Consider a surface with height $z(x,y) = 10 - x^2 - 2 y^2$. Find the path of steepest ascent starting at $(2, 1, 4)$. Express your answer as a curve in the $xy$ plane.
Solution
To find the path of steepest ascent, we need information on the direction of steepest ascent at any point.
The path of steepest ascent is the curve in $xy$ which is always tangent to the direction of steepest ascent of $z$.
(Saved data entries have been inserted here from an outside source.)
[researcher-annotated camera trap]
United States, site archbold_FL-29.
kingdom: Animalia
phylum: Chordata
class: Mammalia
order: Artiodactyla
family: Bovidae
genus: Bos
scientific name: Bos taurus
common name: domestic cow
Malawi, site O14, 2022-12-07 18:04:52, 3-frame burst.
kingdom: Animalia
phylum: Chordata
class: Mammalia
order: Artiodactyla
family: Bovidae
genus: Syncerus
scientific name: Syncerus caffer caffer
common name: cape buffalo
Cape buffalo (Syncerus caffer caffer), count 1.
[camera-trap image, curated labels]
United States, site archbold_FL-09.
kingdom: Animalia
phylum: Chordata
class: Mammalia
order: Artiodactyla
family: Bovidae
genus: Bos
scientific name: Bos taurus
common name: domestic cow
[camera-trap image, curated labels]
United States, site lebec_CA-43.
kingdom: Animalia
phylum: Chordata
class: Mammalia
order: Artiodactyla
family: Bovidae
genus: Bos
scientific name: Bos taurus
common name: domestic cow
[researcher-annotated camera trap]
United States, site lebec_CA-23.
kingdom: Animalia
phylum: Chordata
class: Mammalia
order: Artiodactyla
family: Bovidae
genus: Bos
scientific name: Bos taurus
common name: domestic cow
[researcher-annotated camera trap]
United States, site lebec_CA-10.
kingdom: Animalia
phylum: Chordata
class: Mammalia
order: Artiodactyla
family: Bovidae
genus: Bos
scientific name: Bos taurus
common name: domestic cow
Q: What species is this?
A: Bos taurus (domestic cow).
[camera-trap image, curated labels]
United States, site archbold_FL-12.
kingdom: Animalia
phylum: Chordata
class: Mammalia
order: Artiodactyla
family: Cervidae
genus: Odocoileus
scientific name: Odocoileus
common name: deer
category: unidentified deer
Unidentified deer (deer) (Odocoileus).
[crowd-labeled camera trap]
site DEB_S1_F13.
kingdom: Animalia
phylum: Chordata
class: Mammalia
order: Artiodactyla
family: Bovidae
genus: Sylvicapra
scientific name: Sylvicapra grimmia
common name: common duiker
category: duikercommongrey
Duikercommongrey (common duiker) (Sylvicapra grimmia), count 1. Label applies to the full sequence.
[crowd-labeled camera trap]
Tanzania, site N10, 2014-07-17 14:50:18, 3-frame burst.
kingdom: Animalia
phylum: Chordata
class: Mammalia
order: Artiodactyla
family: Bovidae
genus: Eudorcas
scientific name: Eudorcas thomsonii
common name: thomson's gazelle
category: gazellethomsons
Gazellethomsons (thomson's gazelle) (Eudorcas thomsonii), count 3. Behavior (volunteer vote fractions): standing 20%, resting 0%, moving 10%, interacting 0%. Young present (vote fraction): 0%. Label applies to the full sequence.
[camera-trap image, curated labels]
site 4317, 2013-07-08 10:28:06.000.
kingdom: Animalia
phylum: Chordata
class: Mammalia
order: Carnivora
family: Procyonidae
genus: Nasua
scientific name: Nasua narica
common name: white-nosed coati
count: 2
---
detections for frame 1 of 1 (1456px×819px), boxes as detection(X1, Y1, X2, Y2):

For the curve $y(x)$ to be tangent to $\nabla z$, its slope must equal the rise-over-run of the 2d gradient vector: $$\frac{dy}{dx} = \frac{-4 y}{-2 x}.$$
Simplifying, the curve in $xy$ must solve $$\frac{dy}{dx}= 2 \frac{y}{x}.$$
This is an ordinary differential equation, which we can solve by separating the $x$'s and $y$'s and integrating.
Moving the $y$'s to the left-hand side and the $x$'s to the right hand side, we get $$\frac{dy}{y} = 2 \frac{dx}{x}.$$
Integrating gives \begin{align}\log y &= 2 \log x + c_1.\end{align}
Taking the exponential of both sides, and replacing the $e^{c_1}$ by $c_2$, we get $$y = c_2 x^2.$$
Because $x=2, y=1$ is on the curve, $c_2 = \frac{1}{4}.$
The curve of steepest ascent is $$y = \frac{1}{4} x^2.$$